Isamu Sonoda

Personal information
- Born: 4 November 1946 Yanagawa, Fukuoka, Japan
- Died: 16 July 2026 (aged 79)
- Occupation: Judoka

Sport
- Country: Japan
- Sport: Judo
- Weight class: ‍–‍80 kg

Achievements and titles
- Olympic Games: (1976)
- World Champ.: ‹See Tfd› (1969)

Medal record
Men's judo
Representing Japan
Olympic Games
| Gold medal – first place | 1976 Montreal | ‍–‍80 kg |
World Championships
| Gold medal – first place | 1969 Mexico City | ‍–‍80 kg |
| Silver medal – second place | 1973 Lausanne | ‍–‍80 kg |
Summer Universiade
| Gold medal – first place | 1967 Tokyo | ‍–‍80 kg |

Profile at external databases
- IJF: 54392
- JudoInside.com: 5481

= Isamu Sonoda =

Japanese judoka (1946–2026)

Isamu Sonoda (園田 勇, Sonoda Isamu) was a Japanese Olympic champion judoka who competed in the middleweight division (80 kg) at the 1976 Summer Olympics.

==Biography==
Sonoda was born in Yanagawa, Fukuoka, Japan. He attended the Fukuoka Institute of Technology, and won a gold medal at the 1969 World Judo Championships along with his older brother, Yoshio, who won the gold medal in the lightweight division (63 kg). After graduating, he began work at the Maruzen Oil Company (current Cosmo Oil Company), where he continued to practice judo. He joined the Fukuoka prefectural police force in July 1972, at the invitation of the police force's judo instructor. Sonoda had competed in the All-Japan Judo Championships 10 times from age 19, but Shozo Fujii had won the competition for three consecutive years prior to 1976, when the championship served as the qualifier for the 1976 Summer Olympics, and was seen as a lock for Japan's Olympic judo team. However, Sonoda defeated Fujii by a very close decision, gained his first appearance at the Olympics at age 29. He defeated Valeriy Dvoinikov of the Soviet Union by koka from an Osoto Gari in the finals to capture the gold medal.

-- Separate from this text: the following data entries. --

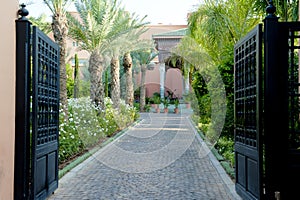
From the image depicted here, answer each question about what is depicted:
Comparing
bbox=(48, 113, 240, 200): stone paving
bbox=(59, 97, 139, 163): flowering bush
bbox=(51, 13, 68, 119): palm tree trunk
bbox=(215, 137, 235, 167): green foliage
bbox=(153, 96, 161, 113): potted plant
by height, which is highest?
bbox=(51, 13, 68, 119): palm tree trunk

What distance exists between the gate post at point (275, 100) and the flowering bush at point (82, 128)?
668 centimetres

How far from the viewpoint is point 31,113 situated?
239 inches

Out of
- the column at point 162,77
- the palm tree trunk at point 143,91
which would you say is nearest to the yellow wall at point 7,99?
the palm tree trunk at point 143,91

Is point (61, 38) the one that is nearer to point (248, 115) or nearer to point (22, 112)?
point (22, 112)

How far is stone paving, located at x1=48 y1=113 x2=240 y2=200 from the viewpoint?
24.1 ft

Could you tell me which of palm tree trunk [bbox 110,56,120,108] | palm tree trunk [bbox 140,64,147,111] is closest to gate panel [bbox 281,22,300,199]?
palm tree trunk [bbox 110,56,120,108]

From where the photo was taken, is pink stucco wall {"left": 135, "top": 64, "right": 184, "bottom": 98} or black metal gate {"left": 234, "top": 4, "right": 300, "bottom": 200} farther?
pink stucco wall {"left": 135, "top": 64, "right": 184, "bottom": 98}

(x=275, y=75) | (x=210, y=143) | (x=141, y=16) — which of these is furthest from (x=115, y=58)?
(x=275, y=75)

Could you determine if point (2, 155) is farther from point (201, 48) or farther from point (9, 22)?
point (201, 48)

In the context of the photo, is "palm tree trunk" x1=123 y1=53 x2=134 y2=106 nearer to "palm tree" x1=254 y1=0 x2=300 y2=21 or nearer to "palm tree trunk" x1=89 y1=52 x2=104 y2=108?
"palm tree trunk" x1=89 y1=52 x2=104 y2=108

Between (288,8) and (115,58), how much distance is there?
12.3 metres

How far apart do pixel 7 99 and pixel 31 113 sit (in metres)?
0.60

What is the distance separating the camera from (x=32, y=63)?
233 inches

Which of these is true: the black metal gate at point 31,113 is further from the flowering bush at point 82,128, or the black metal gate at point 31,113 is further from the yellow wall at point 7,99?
the flowering bush at point 82,128
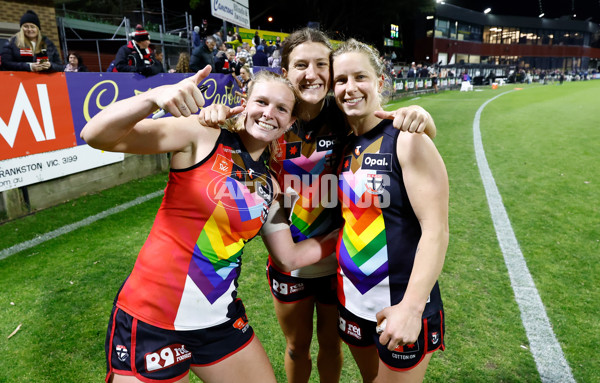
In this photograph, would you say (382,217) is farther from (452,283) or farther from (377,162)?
(452,283)

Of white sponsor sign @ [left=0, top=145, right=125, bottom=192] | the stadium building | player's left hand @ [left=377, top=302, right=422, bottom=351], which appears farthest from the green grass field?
the stadium building

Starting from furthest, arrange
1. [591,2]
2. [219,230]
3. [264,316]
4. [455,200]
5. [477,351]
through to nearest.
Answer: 1. [591,2]
2. [455,200]
3. [264,316]
4. [477,351]
5. [219,230]

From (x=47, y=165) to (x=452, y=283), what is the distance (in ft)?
19.4

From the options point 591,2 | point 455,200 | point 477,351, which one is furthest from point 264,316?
point 591,2

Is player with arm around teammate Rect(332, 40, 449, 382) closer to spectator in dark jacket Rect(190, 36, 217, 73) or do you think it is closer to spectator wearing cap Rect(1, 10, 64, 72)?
spectator wearing cap Rect(1, 10, 64, 72)

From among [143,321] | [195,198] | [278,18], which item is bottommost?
[143,321]

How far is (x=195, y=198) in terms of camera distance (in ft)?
6.10

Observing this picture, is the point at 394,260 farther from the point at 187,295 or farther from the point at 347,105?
the point at 187,295

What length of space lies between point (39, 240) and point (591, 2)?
4199 inches

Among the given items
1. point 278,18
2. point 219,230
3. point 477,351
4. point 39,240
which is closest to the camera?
point 219,230

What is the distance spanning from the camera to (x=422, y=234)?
67.6 inches

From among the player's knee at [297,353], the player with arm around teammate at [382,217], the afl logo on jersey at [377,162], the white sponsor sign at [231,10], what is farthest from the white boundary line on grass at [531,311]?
the white sponsor sign at [231,10]

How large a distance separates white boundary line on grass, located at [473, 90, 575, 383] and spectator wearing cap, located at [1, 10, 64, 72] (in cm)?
682

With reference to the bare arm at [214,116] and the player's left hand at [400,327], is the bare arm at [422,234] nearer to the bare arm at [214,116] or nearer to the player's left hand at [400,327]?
the player's left hand at [400,327]
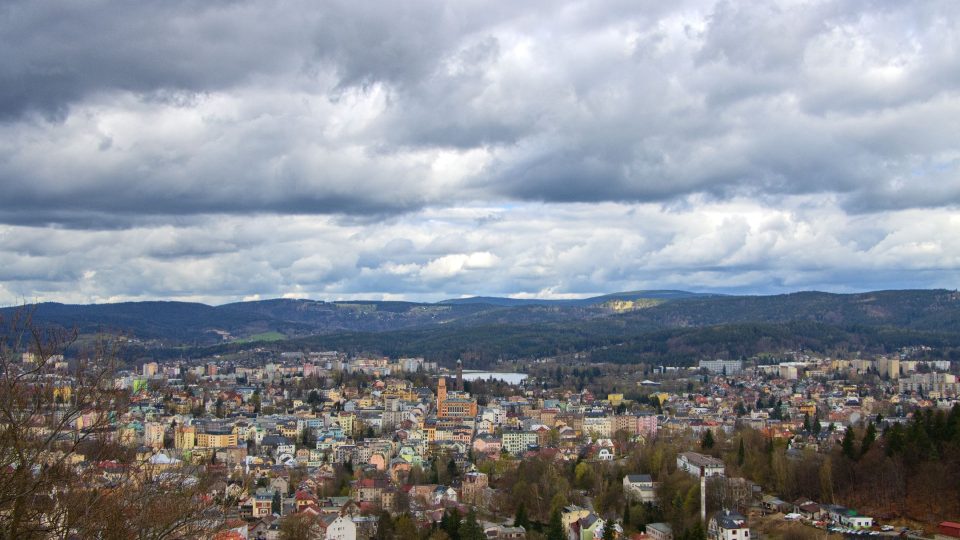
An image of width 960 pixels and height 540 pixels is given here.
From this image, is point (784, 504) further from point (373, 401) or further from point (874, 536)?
point (373, 401)

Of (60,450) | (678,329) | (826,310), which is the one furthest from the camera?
(826,310)

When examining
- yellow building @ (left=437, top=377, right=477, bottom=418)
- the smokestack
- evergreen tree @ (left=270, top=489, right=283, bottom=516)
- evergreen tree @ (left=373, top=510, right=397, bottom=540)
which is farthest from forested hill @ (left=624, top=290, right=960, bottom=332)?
evergreen tree @ (left=373, top=510, right=397, bottom=540)

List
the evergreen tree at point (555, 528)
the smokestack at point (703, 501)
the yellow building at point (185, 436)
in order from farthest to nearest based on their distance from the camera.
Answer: the yellow building at point (185, 436), the smokestack at point (703, 501), the evergreen tree at point (555, 528)

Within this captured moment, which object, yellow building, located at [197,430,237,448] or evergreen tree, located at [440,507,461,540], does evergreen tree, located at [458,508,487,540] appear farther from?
yellow building, located at [197,430,237,448]

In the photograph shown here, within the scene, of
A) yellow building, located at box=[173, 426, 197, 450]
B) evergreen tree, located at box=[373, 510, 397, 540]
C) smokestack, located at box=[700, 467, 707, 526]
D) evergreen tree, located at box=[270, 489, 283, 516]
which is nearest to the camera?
evergreen tree, located at box=[373, 510, 397, 540]

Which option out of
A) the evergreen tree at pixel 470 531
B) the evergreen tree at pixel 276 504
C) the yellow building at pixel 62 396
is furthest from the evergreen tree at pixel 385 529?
the yellow building at pixel 62 396

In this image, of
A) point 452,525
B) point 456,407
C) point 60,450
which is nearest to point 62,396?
point 60,450

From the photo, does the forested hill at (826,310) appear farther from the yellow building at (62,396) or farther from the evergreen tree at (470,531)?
the yellow building at (62,396)

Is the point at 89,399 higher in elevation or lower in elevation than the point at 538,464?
higher

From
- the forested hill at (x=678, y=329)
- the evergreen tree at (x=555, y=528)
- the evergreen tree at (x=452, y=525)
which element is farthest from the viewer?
the forested hill at (x=678, y=329)

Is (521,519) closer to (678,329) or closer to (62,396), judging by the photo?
(62,396)

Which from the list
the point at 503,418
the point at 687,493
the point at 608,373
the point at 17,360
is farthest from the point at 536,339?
the point at 17,360
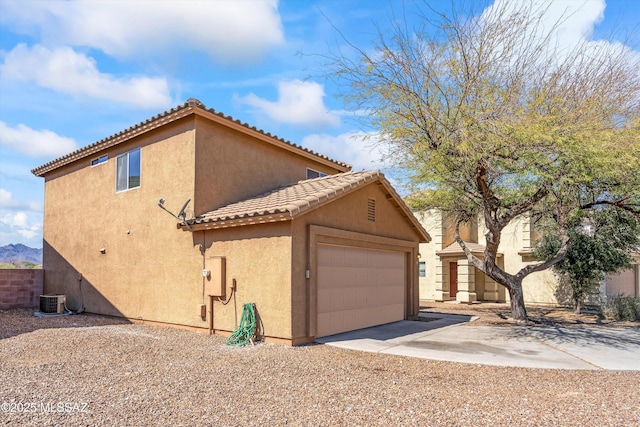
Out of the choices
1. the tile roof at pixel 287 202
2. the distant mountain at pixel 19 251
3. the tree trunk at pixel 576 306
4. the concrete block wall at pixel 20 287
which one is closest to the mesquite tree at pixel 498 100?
the tile roof at pixel 287 202

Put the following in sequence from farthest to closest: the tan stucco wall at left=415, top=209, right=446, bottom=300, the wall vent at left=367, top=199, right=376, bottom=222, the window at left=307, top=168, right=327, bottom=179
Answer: the tan stucco wall at left=415, top=209, right=446, bottom=300
the window at left=307, top=168, right=327, bottom=179
the wall vent at left=367, top=199, right=376, bottom=222

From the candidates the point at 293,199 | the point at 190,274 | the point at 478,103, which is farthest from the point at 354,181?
the point at 190,274

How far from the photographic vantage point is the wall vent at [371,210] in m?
13.2

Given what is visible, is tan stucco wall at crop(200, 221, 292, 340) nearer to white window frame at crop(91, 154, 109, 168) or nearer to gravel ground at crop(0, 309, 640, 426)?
gravel ground at crop(0, 309, 640, 426)

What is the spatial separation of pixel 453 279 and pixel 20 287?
67.1 feet

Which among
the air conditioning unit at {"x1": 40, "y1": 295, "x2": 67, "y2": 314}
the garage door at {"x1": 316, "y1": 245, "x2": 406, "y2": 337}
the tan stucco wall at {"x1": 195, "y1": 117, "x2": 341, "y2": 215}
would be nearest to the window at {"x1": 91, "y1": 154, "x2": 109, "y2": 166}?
the air conditioning unit at {"x1": 40, "y1": 295, "x2": 67, "y2": 314}

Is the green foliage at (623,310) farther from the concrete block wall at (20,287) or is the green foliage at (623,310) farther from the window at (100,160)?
the concrete block wall at (20,287)

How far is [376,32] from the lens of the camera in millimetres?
11914

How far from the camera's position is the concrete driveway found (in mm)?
9008

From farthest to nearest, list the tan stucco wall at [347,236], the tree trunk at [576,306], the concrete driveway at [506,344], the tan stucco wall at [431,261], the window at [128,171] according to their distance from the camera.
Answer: the tan stucco wall at [431,261]
the tree trunk at [576,306]
the window at [128,171]
the tan stucco wall at [347,236]
the concrete driveway at [506,344]

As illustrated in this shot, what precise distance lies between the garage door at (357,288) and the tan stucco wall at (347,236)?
0.35 meters

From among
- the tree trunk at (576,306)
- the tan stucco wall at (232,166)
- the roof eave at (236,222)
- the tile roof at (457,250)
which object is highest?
the tan stucco wall at (232,166)

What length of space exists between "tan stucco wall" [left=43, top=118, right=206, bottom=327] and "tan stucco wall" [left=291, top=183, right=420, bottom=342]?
3094mm

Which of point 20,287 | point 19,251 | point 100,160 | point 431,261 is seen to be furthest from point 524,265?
point 19,251
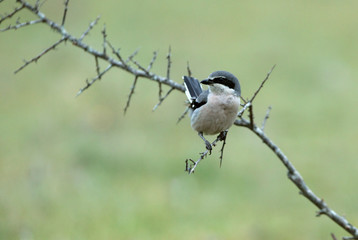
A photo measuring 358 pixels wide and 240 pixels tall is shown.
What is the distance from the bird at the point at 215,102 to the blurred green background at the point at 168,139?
4.90 meters

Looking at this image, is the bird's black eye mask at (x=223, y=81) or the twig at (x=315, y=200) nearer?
the twig at (x=315, y=200)

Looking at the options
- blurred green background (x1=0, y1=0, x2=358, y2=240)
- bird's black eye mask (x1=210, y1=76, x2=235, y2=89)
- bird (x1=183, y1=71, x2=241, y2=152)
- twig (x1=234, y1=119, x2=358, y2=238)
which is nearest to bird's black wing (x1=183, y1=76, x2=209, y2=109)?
bird (x1=183, y1=71, x2=241, y2=152)

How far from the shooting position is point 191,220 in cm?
1046

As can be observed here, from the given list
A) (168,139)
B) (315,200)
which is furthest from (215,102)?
(168,139)

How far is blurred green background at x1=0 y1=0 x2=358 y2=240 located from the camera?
34.2ft

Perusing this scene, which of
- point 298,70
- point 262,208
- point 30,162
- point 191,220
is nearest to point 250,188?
point 262,208

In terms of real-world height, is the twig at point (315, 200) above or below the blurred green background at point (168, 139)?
below

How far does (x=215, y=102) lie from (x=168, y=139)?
25.8 ft

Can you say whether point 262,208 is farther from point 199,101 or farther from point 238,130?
point 199,101

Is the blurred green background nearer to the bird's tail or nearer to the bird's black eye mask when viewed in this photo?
the bird's tail

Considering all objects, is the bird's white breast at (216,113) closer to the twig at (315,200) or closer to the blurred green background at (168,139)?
the twig at (315,200)

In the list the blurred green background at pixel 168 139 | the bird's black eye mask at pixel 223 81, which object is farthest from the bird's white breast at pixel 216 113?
the blurred green background at pixel 168 139

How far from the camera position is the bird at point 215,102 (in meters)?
4.96

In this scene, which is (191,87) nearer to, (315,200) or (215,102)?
(215,102)
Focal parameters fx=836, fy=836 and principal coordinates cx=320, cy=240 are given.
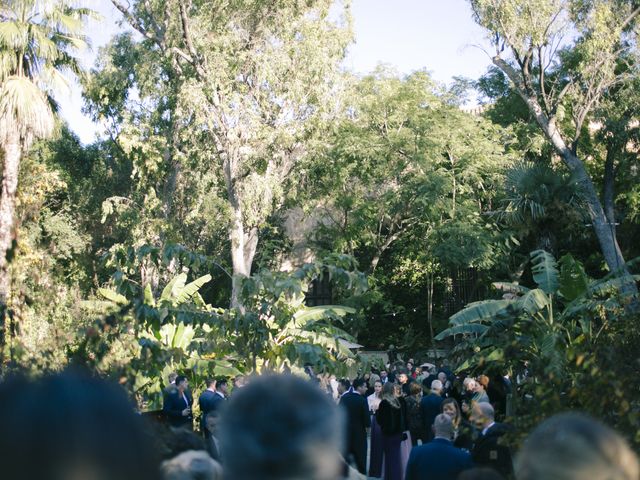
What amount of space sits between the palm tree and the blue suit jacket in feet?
50.0

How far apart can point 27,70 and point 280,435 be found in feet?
69.5

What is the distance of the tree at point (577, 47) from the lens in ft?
91.9

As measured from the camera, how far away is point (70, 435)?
1.13m

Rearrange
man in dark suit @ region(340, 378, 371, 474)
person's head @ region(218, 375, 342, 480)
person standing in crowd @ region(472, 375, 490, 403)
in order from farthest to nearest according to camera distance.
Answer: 1. person standing in crowd @ region(472, 375, 490, 403)
2. man in dark suit @ region(340, 378, 371, 474)
3. person's head @ region(218, 375, 342, 480)

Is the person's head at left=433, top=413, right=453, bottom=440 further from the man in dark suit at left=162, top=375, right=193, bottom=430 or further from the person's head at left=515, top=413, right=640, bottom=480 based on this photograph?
the man in dark suit at left=162, top=375, right=193, bottom=430

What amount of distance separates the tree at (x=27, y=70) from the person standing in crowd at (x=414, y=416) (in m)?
10.4

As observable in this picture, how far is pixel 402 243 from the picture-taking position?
116 ft

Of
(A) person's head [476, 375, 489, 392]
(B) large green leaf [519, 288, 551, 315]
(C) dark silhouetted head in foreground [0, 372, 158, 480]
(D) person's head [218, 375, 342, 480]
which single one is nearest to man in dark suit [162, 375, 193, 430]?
(A) person's head [476, 375, 489, 392]

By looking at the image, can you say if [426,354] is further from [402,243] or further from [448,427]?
[448,427]

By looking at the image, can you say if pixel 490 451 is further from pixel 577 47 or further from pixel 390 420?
pixel 577 47

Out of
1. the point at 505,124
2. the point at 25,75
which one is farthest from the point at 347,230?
the point at 25,75

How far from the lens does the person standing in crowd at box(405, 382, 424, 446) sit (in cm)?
1467

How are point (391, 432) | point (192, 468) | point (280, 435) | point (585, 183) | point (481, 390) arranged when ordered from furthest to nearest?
point (585, 183) < point (481, 390) < point (391, 432) < point (192, 468) < point (280, 435)

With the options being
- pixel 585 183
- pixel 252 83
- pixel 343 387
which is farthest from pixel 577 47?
pixel 343 387
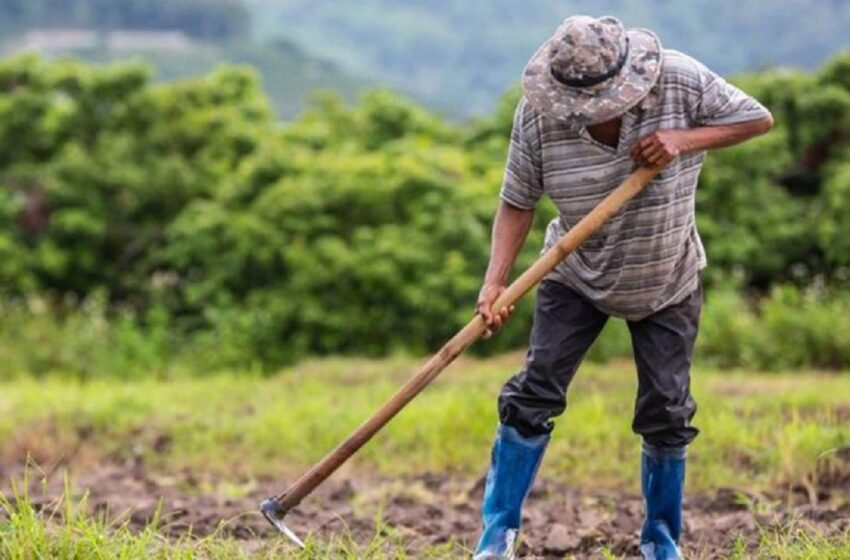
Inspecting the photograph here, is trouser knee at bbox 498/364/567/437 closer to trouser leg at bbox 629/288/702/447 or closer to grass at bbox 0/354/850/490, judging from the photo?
trouser leg at bbox 629/288/702/447

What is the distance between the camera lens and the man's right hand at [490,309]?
455 centimetres

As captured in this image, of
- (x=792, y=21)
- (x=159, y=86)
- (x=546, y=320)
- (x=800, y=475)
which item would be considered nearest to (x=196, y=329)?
(x=159, y=86)

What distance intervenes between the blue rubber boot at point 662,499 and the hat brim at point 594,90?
1.14 metres

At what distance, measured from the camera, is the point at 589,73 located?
420cm

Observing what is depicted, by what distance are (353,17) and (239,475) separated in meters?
77.3

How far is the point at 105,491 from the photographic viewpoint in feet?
24.3

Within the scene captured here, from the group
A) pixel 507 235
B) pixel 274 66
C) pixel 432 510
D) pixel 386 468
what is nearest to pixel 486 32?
pixel 274 66

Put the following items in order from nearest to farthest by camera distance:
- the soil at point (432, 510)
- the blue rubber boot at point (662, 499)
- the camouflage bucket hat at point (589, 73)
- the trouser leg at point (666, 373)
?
the camouflage bucket hat at point (589, 73), the trouser leg at point (666, 373), the blue rubber boot at point (662, 499), the soil at point (432, 510)

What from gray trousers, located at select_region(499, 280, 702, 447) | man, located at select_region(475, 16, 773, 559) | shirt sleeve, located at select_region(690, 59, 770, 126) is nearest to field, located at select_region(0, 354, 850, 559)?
man, located at select_region(475, 16, 773, 559)

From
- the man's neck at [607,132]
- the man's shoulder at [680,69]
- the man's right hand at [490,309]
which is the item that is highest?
the man's shoulder at [680,69]

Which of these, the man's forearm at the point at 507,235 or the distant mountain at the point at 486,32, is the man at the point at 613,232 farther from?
the distant mountain at the point at 486,32

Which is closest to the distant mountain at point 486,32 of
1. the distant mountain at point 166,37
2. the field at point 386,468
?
the distant mountain at point 166,37

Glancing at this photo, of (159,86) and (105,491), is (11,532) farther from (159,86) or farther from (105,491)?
(159,86)

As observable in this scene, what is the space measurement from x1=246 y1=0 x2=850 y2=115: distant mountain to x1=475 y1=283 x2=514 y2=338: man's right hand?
5217cm
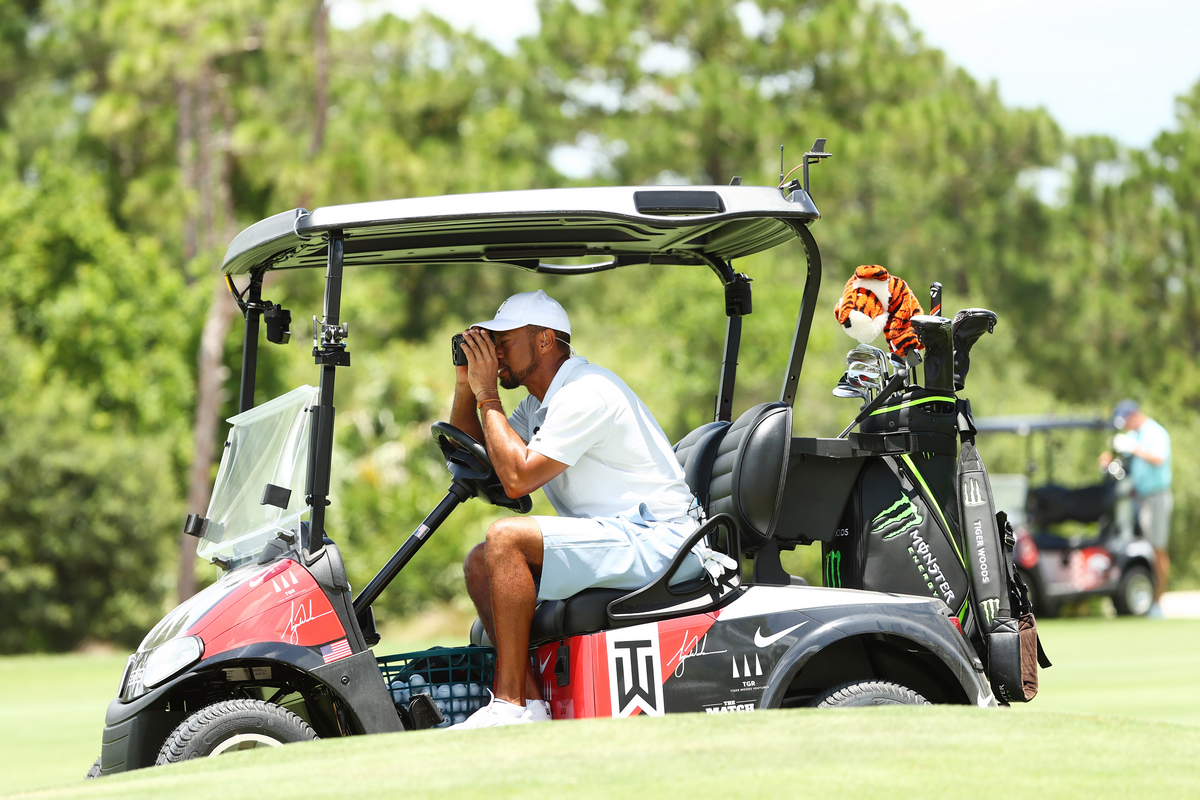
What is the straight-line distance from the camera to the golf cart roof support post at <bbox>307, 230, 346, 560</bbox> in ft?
13.0

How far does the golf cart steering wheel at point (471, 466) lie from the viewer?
4297mm

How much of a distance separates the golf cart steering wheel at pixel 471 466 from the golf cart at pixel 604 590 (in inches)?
0.4

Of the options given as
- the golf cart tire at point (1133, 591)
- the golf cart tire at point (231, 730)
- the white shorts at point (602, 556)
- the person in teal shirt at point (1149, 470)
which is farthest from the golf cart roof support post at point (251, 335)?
the golf cart tire at point (1133, 591)

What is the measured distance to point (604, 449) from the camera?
167 inches

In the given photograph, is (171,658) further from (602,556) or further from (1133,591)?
(1133,591)

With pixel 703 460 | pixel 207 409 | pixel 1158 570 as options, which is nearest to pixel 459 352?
pixel 703 460

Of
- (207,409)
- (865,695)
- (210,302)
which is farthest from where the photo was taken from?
(210,302)

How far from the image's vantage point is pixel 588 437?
415cm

He retired after competing in the 1978 Jigoro Kano Cup along with Kazuhiro Ninomiya. He and Ninomiya were rivals and friends for over 30 years, having been born in the same year, entered the same police force, competed in the same World Championships and Olympics, and having retired at the same time. He worked as a judo instructor for the Fukuoka prefectural police, and one of his pupils, Kie Kusakabe, appeared in the 2000 and 2004 Summer Olympics.

Sonoda died on 16 July 2026, at the age of 79.